Plant Detectives
On a routine sweep of her research territory, plant pathologist Cindy Ocamb stepped out of her car to survey a field of fertile Willamette Valley farmland. Stunted and dead turnip plants spread out before her. She pulled out a hand lens and stooped to inspect the leaf spots pocking the foliage. She had seen these symptoms only once before. They pointed to black leg, a potentially fatal, difficult-to-control fungal disease of turnips and their crucifer relatives—radishes, kale, cabbage, broccoli, and cauliflower—all grown in western Oregon for the international seed market and the expanding fresh vegetable market.
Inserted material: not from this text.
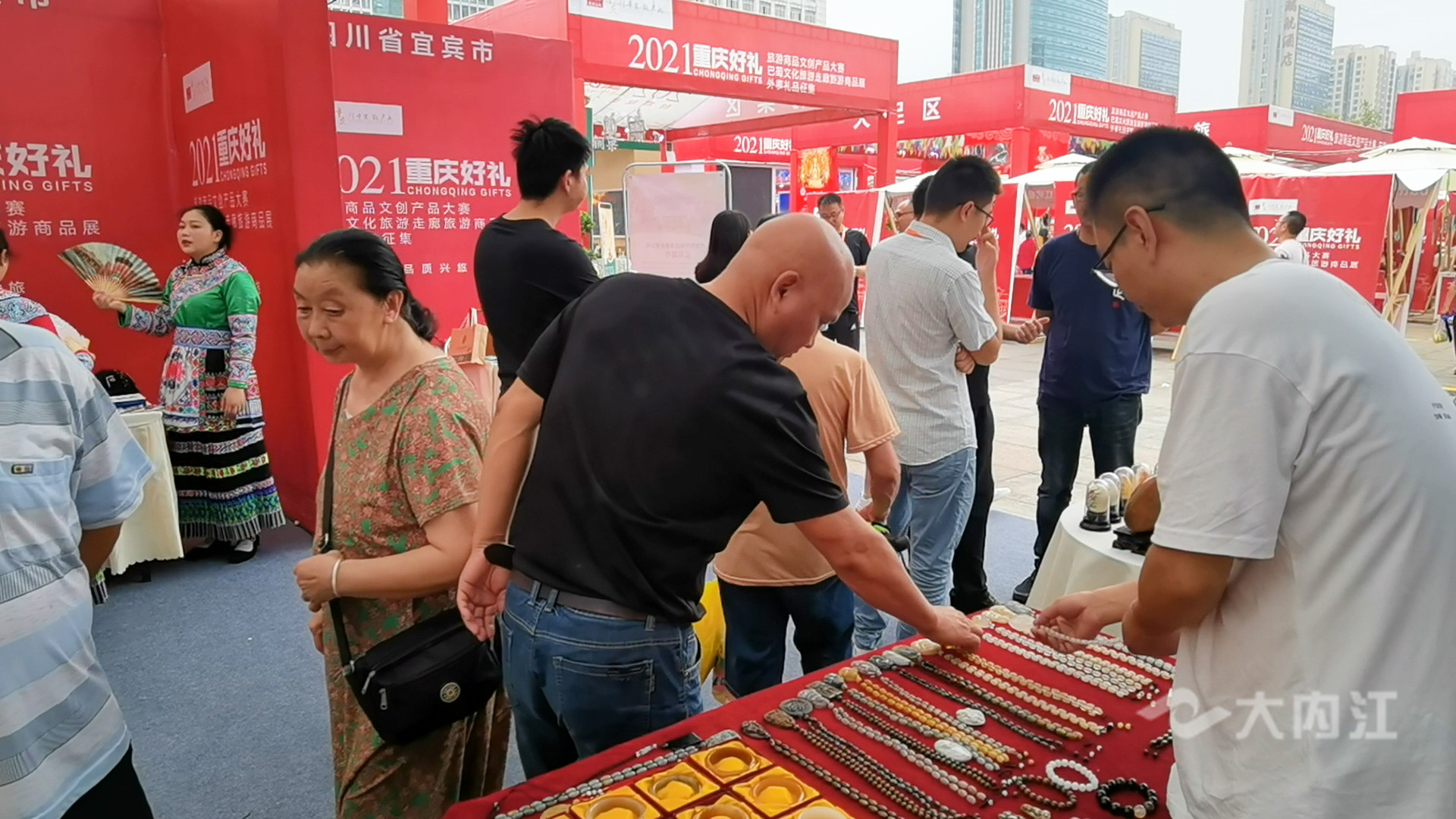 281876_1625818305168486.jpg 微信图片_20210709161053.jpg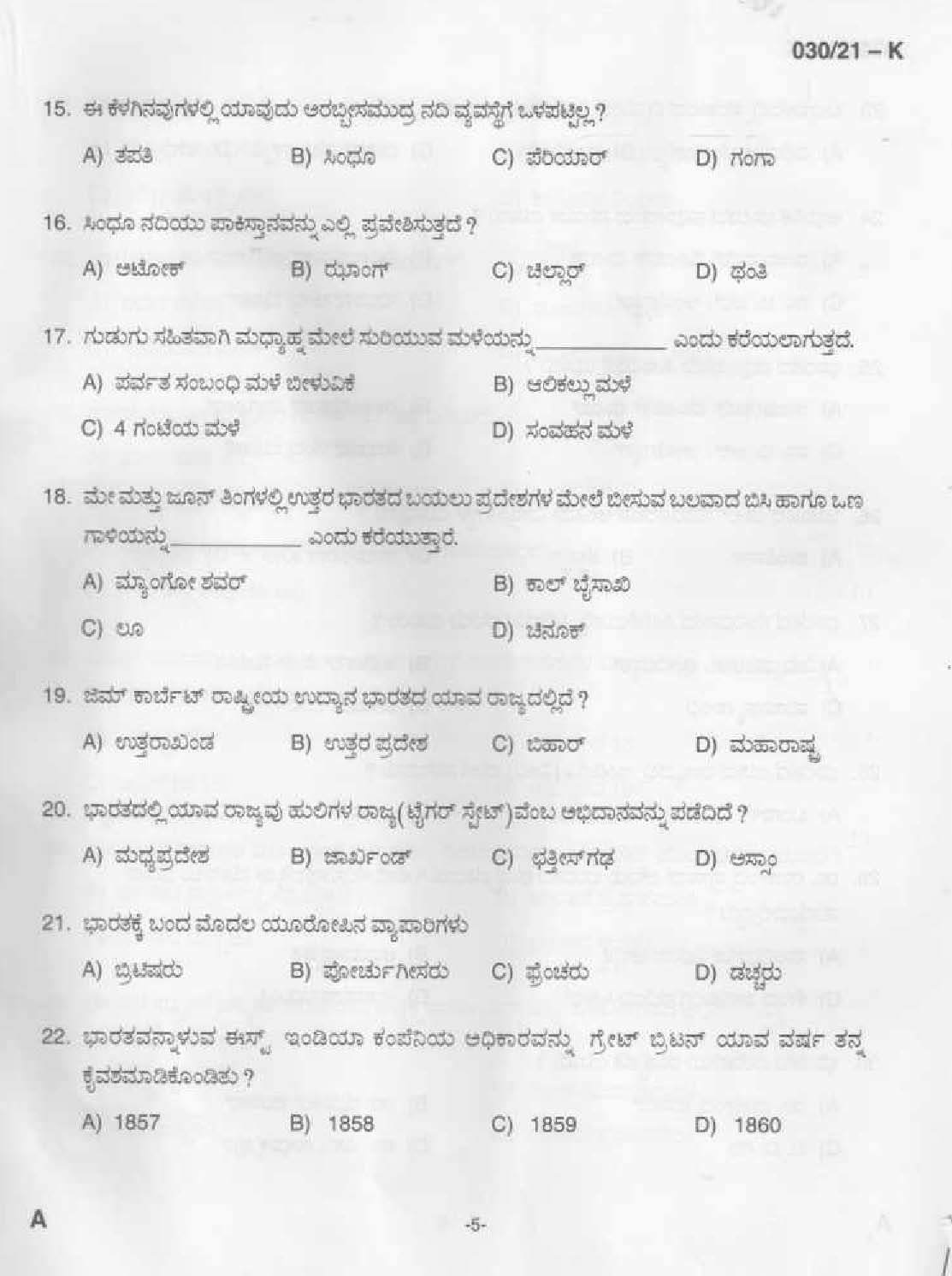 KPSC Common Prelims SSLC Level Stage II Kannada Exam 2021 3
Ocamb, an associate professor in Oregon State University’s Department of Botany and Plant Pathology, collected samples from the turnip plants, then hurried to survey a field of canola, another crucifer relative. Again, the symptoms were significant. A trip further afield unearthed more evidence of the disease in commercial turnip fields. Ocamb cut the survey day short and headed to her laboratory on the Corvallis campus.
[caption caption="Melodie Putnam, director the OSU Plant Clinic, examines a blueberry plant for clues of disease. (Photo by Lynn Ketchum.)"][/caption]
A look under a microscope confirmed her suspicions and raised more concerns. Downstairs in the OSU Plant Disease Clinic, she asked her colleague Maryna Serdai to examine a sample. Yes, she told Ocamb, it is black leg.
“Well,” thought Ocamb, “I won’t be taking sabbatical any time soon.”
Instead, throughout the spring of 2014, Ocamb trudged through muddy fields of crucifer vegetables and canola. In 43 of 60 sites she discovered black leg and two other diseases she’d not found in the past, including one never before reported in the U.S.
“Trouble comes in threes,” she says. “It certainly did this time.”
The two most important diseases— black leg and the newly discovered light leaf spot—distress the foliage of crucifer plants. Eventually, the disease reaches the stem and roots and the plant collapses. Through her investigation, Ocamb theorizes that at some time prior to 2013 seeds contaminated with black leg (Phoma lingam) and possibly light leaf spot (Cylindrosporium concentricum) were planted in an unknown field. How they got into the seed stream is a mystery, she says, because after a 1970s outbreak of black leg in the Midwest, testing and treatment became customary and the disease became rare. Ocamb guessed that the infected seed had come from a company that neglected to do routine testing and treatment.
When Ocamb arrived on the scene of that disease-infected turnip field, back in March 2014, she expected to find some plant mortality, the result of a particularly cold winter. “Some of the specialty seed growers had been talking about cabbage fields that had died out,” Ocamb remembered. “But when I saw all those dead plants, I was shocked.”
[caption caption="Michele Wiseman, a faculty research assistant, checks the roots of a blueberry plant for evidence of problems. (Photo by Lynn Ketchum.)"][/caption]
Dead plants don’t often shock plant pathologists. But the discovery of the long-controlled black leg and a potentially more serious disease got her heart pounding. The consequences could be serious. “We’re one of only five places in the world to grow crucifer seed crops,” Ocamb noted. “It would have a huge impact if our production took a hit.”
Just one field planted with tainted seed can set off an outbreak. As some of those seeds germinate into diseased plants, they produce spores that splash from plant to plant during rain. Once spores pierce a leaf, the fungus takes hold and eventually kills the plant. The debris from dead plants harbors spores that can live for years and restart the cycle during the wet, cool weather of fall and spring. In those conditions, Ocamb estimates black leg and light leaf spot can move through a field within 2 months.
Through an ongoing experiment with graduate student Briana Claassen, Ocamb determined that the pathogen produced another form of spores, called ascospores, that blow on the wind. The two scientists placed uninfected plants in small pails hung alongside infected fields. After a week, they took the plants to a greenhouse and monitored them for 5 weeks. The black leg fungus showed up each time. Ocamb worries most about these windborne spores, which she thinks could be propelled up to 25 miles in all directions during storms.
Back in the lab at the Plant Disease Clinic, William Thomas, an OSU molecular and cellular biology scientist, examines the pathogens’ DNA. While black leg is easy to detect, light leaf spot can take an excruciating 2 months minimum to get accurate results. Thomas has developed a new molecular test that yields more comprehensive answers in less than 3 weeks, sometimes within days if the conditions are right.
“It’s like blood at a crime scene,” Ocamb says. “We collect it, run it, and match it to the victim.”
In 2015, cases continue to crop up, but the growing knowledge of control methods will lessen the death toll, says Ocamb with confidence. The key, she’s told growers, is to plow under or dispose of diseased residue, to deter windborne spores. Her research shows effective control also means spraying fall through spring while spores remain active.
“Management is not free and not easy,” she says, “but we can do it by getting everyone on the same page.” Ocamb thinks back to the drizzling day she came upon the scene of fields dying from disease. Now, she looks forward to closing the case.